··· TEXTE À LIRE ···
Jean Meslier : Curé Athée et Révolutionnaire


Jean Meslier*

(présentation par Serge Deruette)

Jean Meslier (1664-1729), curé de village et fondateur de l’athéisme révolutionnaire est un personnage qui étonne, détonnant et détonant tout à la fois dans son siècle, le XVIIIe, pourtant haut en couleurs, celui des Lumières. Sans doute n’y a-t-il pas, dans l’histoire universelle de la philosophie et dans celle des idées sociales, de penseur qui ait à ce point rénové et reformulé la pensée philosophique tout en étant aussi méconnu, aujourd’hui encore !

Lorsque l’on sait que cet auteur, par tant d’aspects, présente une pensée construite, cohérente et complète du monde physique et du monde social, du fondement de la nature matérielle et de la destinée du genre humain, il y a quelque chose d’abasourdissant à admettre que l’on ait pu, dans les ouvrages spécialisés comme dans ceux destinés au « grand public », autant l’ignorer. C’est ce penseur d’exception que, dans mon récent livre, j’ai voulu sortir de l’ombre.

Une bombe philosophique !

Jean Meslier laisse à sa mort quatre copies au moins, rédigées par ses soins exclusifs, d’un très volumineux Mémoire de ses pensées et sentiments. Il y développe sa conception du monde et de la vie, une philosophie entière et achevée de la nature et de la société humaine en rupture avec les idées de son temps, qu’elles revêtent les oripeaux de la pensée médiévale ou le vêtement plus fringant du cartésianisme, la « nouvelle philosophie » de son époque.

Meslier s’est lancé seul et solitaire dans cette entreprise gigantesque : dénoncer à la fois les causes et les raisons de la tyrannie des puissants et celle de l’imposture religieuse. Cette mission qu’il s’assigne, il la mènera à bien, et en se sentant le devoir de la mener à bien.

Ainsi, cet obscur curé d’un petit village des Ardennes françaises mué en théoricien éclatant de l’athéisme révolutionnaire, transgresse les frontières de sa terre féodale et les limites de l’Ancien Régime. Et aussi, à bien des égards, celles de notre temps.
··· LISTE DES ENTRÉES ···
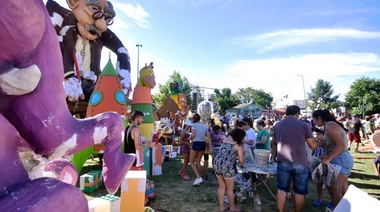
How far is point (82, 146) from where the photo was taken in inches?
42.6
···
··· LISTE DES ENTRÉES ···
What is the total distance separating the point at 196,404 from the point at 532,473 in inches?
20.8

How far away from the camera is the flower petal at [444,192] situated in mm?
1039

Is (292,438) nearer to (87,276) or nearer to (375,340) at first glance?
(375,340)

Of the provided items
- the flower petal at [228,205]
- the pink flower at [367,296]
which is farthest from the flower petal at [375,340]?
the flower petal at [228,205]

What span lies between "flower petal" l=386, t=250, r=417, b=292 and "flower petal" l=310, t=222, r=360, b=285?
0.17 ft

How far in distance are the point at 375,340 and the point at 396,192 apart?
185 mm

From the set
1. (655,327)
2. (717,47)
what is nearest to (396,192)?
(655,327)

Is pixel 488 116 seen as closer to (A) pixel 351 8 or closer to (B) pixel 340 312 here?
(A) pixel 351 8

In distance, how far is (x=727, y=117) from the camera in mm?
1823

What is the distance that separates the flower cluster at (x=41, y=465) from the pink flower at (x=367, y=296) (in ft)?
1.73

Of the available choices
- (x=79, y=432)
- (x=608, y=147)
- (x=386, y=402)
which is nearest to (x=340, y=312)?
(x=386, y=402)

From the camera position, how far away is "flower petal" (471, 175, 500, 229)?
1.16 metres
···
▸ TRAVAIL À FAIRE
[A] D'après le texte sur Jean Meslier, combien de copies de son Mémoire de ses pensées et sentiments laisse-t-il au moins à sa mort ?
[B] Recopiez à l'identique le passage du texte sur Jean Meslier compris entre « Jean Meslier : Curé » et « méconnu, aujourd’hui encore ! », ces deux extrémités incluses.
Les entrées n'ont aucun lien avec le texte sur Jean Meslier.

▸ CORRIGÉS COMPLETS
[A] Il en laisse au moins quatre.

[B]
Jean Meslier : Curé Athée et Révolutionnaire


Jean Meslier*

(présentation par Serge Deruette)

Jean Meslier (1664-1729), curé de village et fondateur de l’athéisme révolutionnaire est un personnage qui étonne, détonnant et détonant tout à la fois dans son siècle, le XVIIIe, pourtant haut en couleurs, celui des Lumières. Sans doute n’y a-t-il pas, dans l’histoire universelle de la philosophie et dans celle des idées sociales, de penseur qui ait à ce point rénové et reformulé la pensée philosophique tout en étant aussi méconnu, aujourd’hui encore !